Count how many lines of the records contain the string "black", treating case as significant, and give only that number.

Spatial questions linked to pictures
○ ○ ○ ○

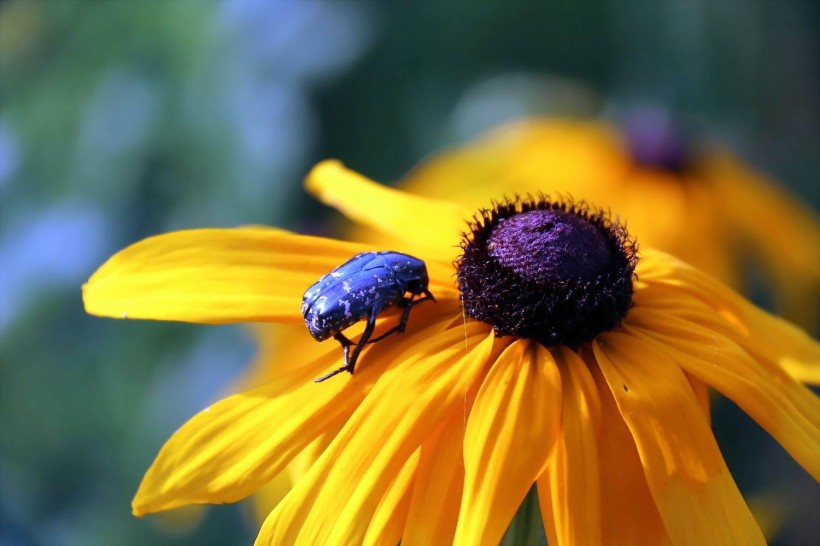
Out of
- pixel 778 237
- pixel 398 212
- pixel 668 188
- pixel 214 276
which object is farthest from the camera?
pixel 778 237

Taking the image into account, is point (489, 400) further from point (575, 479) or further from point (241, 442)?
point (241, 442)

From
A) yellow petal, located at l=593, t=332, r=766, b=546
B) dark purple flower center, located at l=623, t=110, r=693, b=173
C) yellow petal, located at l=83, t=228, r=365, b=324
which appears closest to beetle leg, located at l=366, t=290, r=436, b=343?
yellow petal, located at l=83, t=228, r=365, b=324

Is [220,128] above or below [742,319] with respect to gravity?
above

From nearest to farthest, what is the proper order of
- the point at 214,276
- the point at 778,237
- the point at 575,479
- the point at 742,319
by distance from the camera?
the point at 575,479
the point at 214,276
the point at 742,319
the point at 778,237

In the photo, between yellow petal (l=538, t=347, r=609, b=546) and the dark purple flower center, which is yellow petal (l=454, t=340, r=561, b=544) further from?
the dark purple flower center

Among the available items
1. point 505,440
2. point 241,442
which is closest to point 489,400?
point 505,440

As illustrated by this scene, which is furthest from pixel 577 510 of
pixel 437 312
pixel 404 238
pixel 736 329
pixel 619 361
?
pixel 404 238
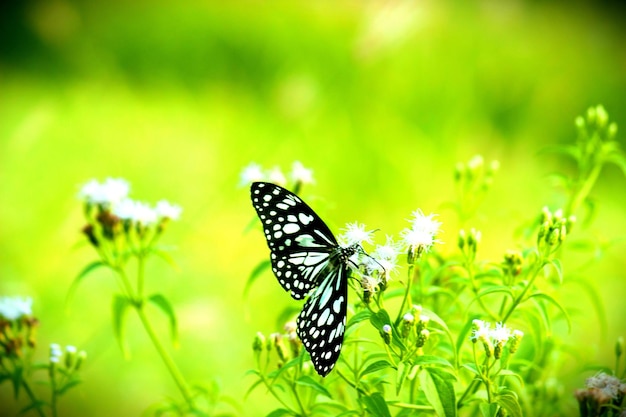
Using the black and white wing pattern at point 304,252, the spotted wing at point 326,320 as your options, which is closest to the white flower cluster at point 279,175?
the black and white wing pattern at point 304,252

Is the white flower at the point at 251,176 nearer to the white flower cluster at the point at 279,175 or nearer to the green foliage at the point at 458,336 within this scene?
the white flower cluster at the point at 279,175

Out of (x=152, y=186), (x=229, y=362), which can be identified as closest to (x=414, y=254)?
(x=229, y=362)

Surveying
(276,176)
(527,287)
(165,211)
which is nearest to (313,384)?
(527,287)

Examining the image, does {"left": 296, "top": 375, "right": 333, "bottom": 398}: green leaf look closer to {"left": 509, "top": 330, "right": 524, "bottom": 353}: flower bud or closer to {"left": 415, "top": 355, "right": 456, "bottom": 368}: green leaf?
{"left": 415, "top": 355, "right": 456, "bottom": 368}: green leaf

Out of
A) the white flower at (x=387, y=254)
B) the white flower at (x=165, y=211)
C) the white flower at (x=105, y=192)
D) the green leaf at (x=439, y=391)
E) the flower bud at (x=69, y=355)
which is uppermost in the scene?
the white flower at (x=105, y=192)

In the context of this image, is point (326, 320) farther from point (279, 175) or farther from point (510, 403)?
point (279, 175)

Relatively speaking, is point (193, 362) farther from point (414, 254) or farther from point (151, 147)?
point (414, 254)

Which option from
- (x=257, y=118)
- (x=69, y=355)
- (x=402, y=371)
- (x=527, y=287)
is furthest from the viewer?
(x=257, y=118)
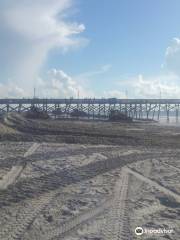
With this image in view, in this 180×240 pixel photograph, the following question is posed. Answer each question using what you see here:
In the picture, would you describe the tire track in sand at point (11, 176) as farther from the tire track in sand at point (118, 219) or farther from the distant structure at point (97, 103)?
the distant structure at point (97, 103)

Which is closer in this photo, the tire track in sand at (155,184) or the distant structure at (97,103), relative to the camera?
the tire track in sand at (155,184)

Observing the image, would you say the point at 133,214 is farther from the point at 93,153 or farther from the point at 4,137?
the point at 4,137

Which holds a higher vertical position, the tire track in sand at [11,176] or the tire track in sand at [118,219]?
the tire track in sand at [118,219]

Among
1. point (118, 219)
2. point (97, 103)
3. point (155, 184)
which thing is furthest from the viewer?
point (97, 103)

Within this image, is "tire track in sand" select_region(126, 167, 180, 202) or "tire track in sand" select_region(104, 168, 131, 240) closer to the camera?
"tire track in sand" select_region(104, 168, 131, 240)

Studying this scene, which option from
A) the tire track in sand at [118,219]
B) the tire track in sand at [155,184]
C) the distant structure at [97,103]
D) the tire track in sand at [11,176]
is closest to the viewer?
the tire track in sand at [118,219]

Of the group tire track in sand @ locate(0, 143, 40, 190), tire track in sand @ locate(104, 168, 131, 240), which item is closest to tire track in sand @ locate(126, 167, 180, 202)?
tire track in sand @ locate(104, 168, 131, 240)

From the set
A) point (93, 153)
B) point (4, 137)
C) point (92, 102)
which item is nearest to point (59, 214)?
point (93, 153)

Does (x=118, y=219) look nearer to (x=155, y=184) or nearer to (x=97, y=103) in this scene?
(x=155, y=184)

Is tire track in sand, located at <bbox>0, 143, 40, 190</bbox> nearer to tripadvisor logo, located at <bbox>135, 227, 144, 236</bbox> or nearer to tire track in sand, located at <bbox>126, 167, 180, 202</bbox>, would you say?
tire track in sand, located at <bbox>126, 167, 180, 202</bbox>

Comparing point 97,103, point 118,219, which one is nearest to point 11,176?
point 118,219

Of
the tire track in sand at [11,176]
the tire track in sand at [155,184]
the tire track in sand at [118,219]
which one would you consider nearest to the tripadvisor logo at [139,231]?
the tire track in sand at [118,219]

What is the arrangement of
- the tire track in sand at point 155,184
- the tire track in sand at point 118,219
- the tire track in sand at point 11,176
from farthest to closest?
1. the tire track in sand at point 11,176
2. the tire track in sand at point 155,184
3. the tire track in sand at point 118,219

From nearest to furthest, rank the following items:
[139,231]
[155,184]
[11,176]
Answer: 1. [139,231]
2. [155,184]
3. [11,176]
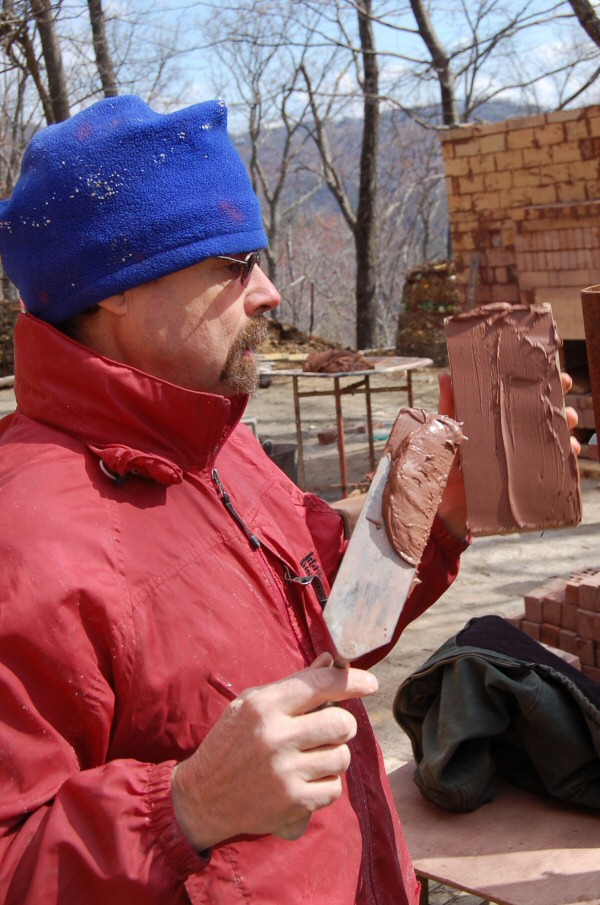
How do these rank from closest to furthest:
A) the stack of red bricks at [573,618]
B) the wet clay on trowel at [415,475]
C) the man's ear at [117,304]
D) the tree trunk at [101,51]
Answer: the wet clay on trowel at [415,475] < the man's ear at [117,304] < the stack of red bricks at [573,618] < the tree trunk at [101,51]

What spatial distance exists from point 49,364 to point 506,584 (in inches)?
195

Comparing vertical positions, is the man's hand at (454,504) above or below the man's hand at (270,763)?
above

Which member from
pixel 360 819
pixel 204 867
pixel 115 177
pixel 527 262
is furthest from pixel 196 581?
pixel 527 262

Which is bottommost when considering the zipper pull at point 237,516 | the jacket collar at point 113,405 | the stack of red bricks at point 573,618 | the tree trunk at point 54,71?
the stack of red bricks at point 573,618

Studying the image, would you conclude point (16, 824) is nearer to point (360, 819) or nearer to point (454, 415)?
point (360, 819)

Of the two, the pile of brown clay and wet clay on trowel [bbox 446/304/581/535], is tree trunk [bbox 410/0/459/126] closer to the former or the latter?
the pile of brown clay

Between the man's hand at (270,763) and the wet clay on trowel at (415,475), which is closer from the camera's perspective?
the man's hand at (270,763)

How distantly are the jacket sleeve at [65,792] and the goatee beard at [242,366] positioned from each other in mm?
548

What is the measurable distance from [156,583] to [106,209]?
24.8 inches

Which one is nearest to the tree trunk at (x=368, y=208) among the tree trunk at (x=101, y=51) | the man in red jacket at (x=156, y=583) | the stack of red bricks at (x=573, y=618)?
the tree trunk at (x=101, y=51)

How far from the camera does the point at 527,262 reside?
8344 mm

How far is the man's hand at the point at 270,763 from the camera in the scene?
3.83 feet

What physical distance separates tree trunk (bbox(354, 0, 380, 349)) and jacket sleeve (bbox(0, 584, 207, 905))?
55.0ft

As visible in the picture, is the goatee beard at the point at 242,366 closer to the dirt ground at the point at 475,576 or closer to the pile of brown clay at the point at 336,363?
the dirt ground at the point at 475,576
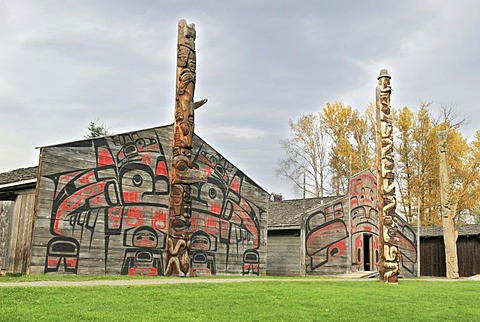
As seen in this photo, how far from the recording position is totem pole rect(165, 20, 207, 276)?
15.2 meters

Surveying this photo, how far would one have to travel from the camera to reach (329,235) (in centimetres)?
2441

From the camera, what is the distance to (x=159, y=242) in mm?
16719

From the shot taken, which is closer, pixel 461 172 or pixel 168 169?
pixel 168 169

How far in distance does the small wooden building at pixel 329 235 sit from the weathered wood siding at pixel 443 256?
712 cm

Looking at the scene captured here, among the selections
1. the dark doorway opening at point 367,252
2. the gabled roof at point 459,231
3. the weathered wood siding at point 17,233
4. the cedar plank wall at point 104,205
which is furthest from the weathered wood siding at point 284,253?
the weathered wood siding at point 17,233

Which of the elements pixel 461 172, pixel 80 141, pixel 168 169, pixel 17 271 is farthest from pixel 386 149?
pixel 461 172

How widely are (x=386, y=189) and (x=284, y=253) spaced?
824 cm

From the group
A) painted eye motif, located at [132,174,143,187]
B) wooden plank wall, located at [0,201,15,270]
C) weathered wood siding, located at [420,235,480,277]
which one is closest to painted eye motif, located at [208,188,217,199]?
painted eye motif, located at [132,174,143,187]

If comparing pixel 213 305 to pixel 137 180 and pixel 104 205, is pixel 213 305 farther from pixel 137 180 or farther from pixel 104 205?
pixel 137 180

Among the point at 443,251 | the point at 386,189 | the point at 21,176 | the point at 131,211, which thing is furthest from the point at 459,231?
the point at 21,176

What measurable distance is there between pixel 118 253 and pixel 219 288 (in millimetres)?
5616

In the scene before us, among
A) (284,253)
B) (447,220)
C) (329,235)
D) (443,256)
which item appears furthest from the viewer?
(443,256)

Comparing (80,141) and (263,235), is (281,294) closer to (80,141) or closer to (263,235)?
(80,141)

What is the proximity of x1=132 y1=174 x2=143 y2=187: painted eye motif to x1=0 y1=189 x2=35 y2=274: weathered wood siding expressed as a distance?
10.2 feet
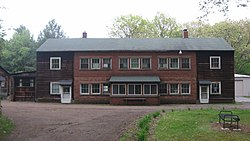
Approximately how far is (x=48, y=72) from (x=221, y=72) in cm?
1849

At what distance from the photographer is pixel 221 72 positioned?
3466 centimetres

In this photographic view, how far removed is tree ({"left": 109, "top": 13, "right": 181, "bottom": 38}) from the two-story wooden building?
2932 cm

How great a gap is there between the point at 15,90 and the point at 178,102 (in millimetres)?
18473

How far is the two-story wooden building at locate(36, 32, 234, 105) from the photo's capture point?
3453cm

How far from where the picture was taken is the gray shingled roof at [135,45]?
35156 mm

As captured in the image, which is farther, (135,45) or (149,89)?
(135,45)

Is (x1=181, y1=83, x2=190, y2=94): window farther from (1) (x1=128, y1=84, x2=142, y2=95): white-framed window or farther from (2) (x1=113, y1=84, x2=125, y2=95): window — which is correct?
(2) (x1=113, y1=84, x2=125, y2=95): window

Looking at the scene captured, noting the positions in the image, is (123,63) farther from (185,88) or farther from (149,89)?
(185,88)

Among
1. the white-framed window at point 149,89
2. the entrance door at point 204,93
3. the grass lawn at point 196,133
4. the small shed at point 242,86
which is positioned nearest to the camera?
the grass lawn at point 196,133

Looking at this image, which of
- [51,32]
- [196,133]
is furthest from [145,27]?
[196,133]

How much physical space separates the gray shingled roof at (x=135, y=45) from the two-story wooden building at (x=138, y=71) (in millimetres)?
107

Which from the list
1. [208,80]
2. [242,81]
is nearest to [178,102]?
[208,80]

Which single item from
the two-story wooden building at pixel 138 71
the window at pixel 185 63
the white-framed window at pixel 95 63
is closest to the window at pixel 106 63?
the two-story wooden building at pixel 138 71

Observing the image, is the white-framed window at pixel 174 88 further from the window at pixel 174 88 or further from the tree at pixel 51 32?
the tree at pixel 51 32
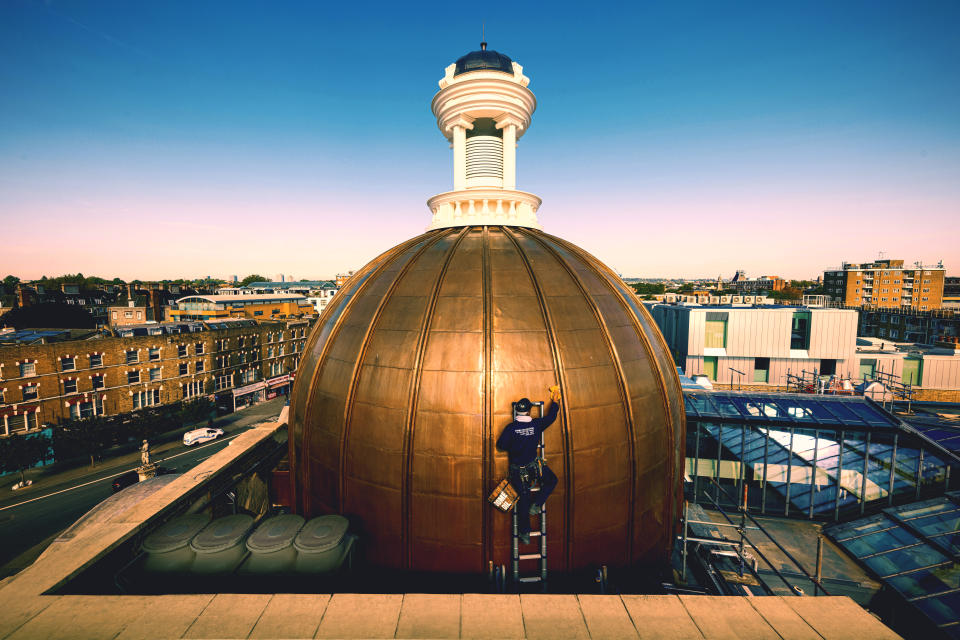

○ ○ ○ ○

**Expected answer**
2